>>>
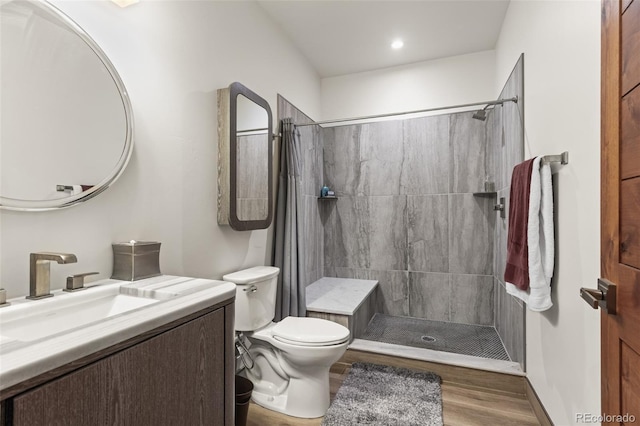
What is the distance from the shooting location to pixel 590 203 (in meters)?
1.17

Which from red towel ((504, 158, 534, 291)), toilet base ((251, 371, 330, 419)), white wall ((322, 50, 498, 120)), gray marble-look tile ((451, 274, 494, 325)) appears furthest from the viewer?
white wall ((322, 50, 498, 120))

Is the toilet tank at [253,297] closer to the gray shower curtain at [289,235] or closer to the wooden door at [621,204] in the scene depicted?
the gray shower curtain at [289,235]

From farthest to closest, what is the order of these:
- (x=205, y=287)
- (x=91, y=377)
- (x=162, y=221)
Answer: (x=162, y=221) < (x=205, y=287) < (x=91, y=377)

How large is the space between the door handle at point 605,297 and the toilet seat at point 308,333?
3.79ft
<<<
## WHAT IS BEING ASKED
Rewrite every entry above, replacing "toilet" with "commode" and leaving everything else unchanged. Omit the pictures from your answer.

## TASK ANSWER
What is the distance from the shooting location to pixel 590 203 (in meters)?
1.17

Which from red towel ((504, 158, 534, 291)), commode base ((251, 371, 330, 419)), white wall ((322, 50, 498, 120)), gray marble-look tile ((451, 274, 494, 325)) appears furthest from the viewer?
white wall ((322, 50, 498, 120))

Is the commode tank at [253,297] closer to the gray shower curtain at [289,235] or closer to the wooden door at [621,204] in the scene depicted?
the gray shower curtain at [289,235]

From farthest to closest, what is the order of these:
- (x=205, y=287)
- (x=91, y=377)
- (x=162, y=221)
Answer: (x=162, y=221) < (x=205, y=287) < (x=91, y=377)

How large is the space between the door handle at point 605,297 and the commode seat at point 308,333?
3.79ft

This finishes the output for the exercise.